> **What to produce**: Set down nothing but the lines from the one containing "GAMEPLAN | COACHING SERVICES" to the final line of the material, exactly as written, and drop the pictures.

─── Extracted information ───

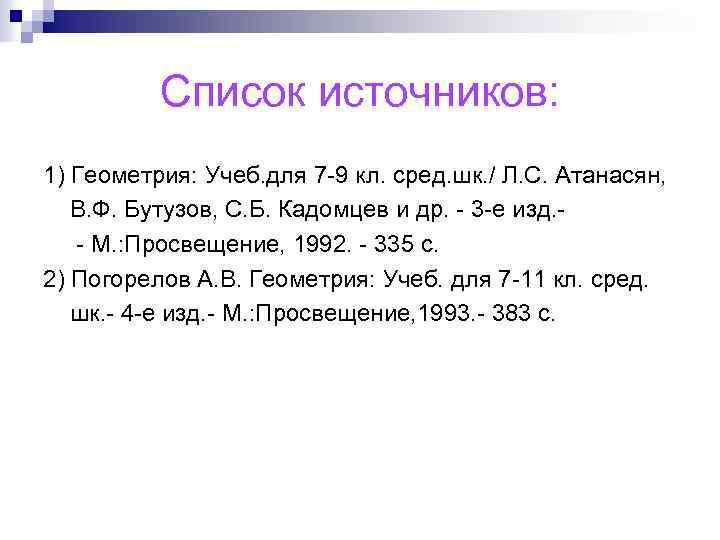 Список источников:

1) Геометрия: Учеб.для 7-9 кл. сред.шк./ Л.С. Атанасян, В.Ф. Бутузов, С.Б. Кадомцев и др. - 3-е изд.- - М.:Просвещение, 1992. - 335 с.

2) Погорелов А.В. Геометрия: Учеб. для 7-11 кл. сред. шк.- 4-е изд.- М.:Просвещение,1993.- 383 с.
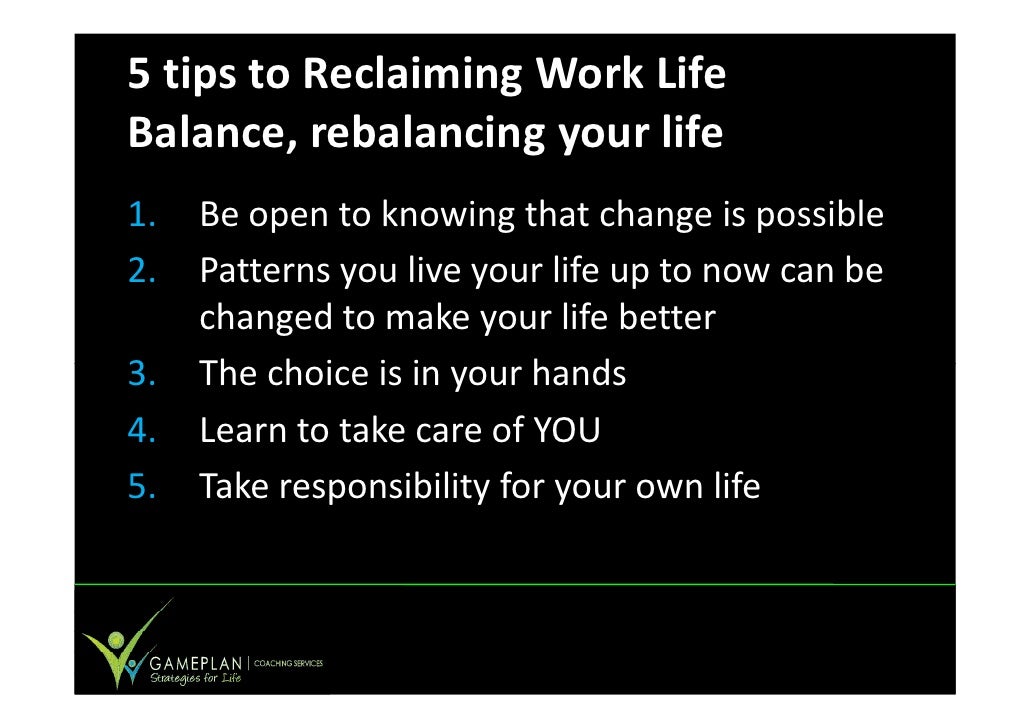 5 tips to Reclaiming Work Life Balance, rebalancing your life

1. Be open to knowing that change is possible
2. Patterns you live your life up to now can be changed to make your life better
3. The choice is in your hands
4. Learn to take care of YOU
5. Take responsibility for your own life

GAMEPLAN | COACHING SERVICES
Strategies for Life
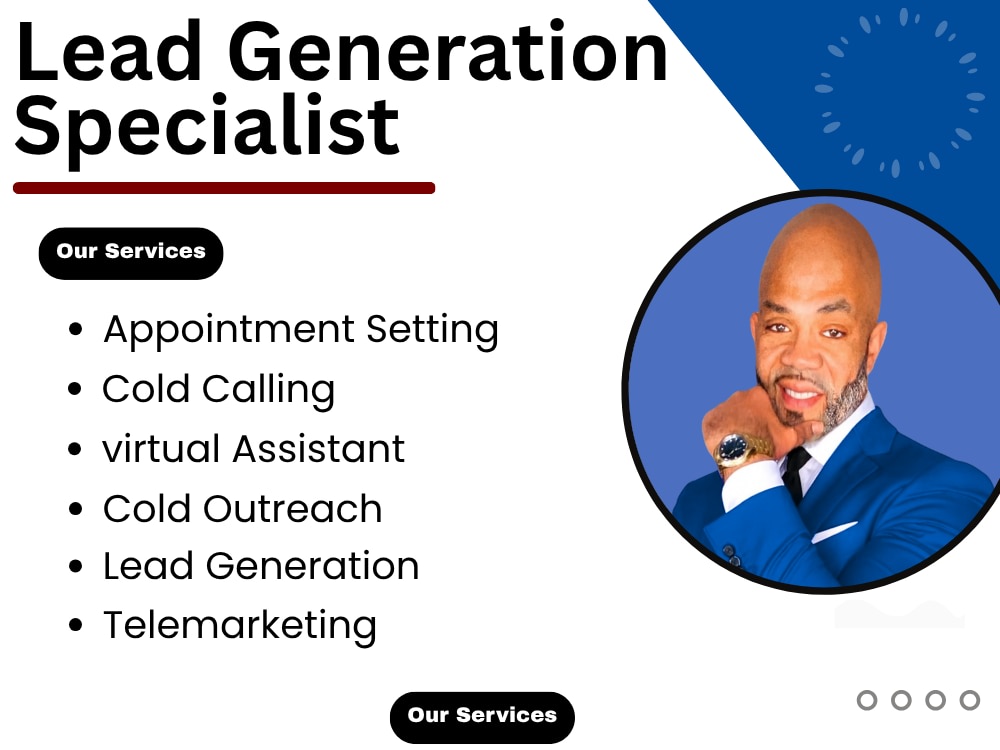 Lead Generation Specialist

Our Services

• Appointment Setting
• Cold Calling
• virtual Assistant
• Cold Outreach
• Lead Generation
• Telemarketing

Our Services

───

> **Result below**:
GAMEPLAN | COACHING SERVICES
Strategies for Life
 Lead Generation Specialist

Our Services

• Appointment Setting
• Cold Calling
• virtual Assistant
• Cold Outreach
• Lead Generation
• Telemarketing

Our Services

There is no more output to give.